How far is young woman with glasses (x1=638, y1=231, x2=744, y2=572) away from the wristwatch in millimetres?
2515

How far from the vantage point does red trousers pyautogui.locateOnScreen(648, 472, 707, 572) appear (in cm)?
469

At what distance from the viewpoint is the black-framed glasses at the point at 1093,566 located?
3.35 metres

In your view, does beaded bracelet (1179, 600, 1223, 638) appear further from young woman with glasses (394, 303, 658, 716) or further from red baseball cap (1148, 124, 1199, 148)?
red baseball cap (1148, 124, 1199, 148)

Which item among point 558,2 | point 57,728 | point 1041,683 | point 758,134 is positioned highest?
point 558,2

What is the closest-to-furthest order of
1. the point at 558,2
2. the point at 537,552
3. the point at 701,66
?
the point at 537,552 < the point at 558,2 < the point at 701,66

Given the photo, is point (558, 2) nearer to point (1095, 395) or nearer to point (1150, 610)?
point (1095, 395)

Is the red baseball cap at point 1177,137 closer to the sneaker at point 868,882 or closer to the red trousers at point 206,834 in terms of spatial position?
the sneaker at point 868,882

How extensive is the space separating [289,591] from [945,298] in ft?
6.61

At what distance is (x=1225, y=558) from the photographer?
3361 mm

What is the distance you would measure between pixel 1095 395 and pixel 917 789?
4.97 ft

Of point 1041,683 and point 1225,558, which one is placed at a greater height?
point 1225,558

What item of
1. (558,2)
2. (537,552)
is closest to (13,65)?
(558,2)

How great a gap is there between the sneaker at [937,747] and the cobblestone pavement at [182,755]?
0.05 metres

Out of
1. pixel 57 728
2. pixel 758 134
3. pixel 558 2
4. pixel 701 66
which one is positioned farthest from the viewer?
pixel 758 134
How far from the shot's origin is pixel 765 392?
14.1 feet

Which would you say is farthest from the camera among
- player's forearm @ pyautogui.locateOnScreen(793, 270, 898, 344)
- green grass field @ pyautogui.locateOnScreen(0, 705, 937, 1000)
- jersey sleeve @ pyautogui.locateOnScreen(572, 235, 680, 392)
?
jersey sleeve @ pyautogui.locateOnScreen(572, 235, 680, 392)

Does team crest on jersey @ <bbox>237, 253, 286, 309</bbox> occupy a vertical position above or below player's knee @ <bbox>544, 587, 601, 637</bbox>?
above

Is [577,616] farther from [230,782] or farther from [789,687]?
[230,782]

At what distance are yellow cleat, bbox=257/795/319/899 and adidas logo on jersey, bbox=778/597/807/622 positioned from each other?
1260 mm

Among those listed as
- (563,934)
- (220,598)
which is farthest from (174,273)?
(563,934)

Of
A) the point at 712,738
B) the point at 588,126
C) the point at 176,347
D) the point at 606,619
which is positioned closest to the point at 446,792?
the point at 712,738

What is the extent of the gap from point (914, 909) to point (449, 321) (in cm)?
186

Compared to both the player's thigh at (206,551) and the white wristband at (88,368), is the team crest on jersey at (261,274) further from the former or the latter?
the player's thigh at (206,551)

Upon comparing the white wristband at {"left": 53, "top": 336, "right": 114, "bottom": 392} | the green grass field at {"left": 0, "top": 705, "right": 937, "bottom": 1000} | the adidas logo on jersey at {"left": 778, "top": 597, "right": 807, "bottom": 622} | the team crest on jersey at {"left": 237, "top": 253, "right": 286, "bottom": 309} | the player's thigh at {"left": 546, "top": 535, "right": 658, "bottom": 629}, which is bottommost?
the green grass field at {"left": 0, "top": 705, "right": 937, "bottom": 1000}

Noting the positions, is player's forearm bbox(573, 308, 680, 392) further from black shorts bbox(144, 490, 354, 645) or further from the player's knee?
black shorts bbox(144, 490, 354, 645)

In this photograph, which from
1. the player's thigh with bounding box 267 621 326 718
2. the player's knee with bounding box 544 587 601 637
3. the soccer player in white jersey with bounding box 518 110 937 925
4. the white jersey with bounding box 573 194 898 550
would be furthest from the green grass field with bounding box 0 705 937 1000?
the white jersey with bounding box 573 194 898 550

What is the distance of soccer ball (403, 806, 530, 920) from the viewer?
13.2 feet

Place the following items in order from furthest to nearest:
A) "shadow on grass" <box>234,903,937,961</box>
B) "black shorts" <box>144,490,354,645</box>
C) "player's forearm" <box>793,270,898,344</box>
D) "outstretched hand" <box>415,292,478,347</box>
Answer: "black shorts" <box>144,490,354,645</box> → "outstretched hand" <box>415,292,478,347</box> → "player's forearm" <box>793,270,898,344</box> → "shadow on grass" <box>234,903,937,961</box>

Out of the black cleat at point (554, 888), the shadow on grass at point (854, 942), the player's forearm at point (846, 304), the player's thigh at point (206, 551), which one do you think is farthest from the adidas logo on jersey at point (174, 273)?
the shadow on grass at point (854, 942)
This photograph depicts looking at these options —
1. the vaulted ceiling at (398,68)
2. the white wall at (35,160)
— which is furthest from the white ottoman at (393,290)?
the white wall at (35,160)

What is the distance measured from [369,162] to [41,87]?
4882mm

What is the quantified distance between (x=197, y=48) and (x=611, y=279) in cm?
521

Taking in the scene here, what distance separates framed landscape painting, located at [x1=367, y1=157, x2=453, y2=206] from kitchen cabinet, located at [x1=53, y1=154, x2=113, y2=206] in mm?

# [EXERCISE]
Reproduce the part of the listing that begins with its very first line and ends with the line containing "3.35 metres", including both of those lines, with every character unchanged.

# [EXERCISE RESULT]
How far is young woman with glasses (x1=638, y1=231, x2=744, y2=572) away from the wristwatch in millimetres?
2515

How far from the vantage point does red trousers pyautogui.locateOnScreen(648, 472, 707, 572) appear (in cm)?
469

At what distance from the viewpoint is the black-framed glasses at the point at 1093,566 located?
3.35 metres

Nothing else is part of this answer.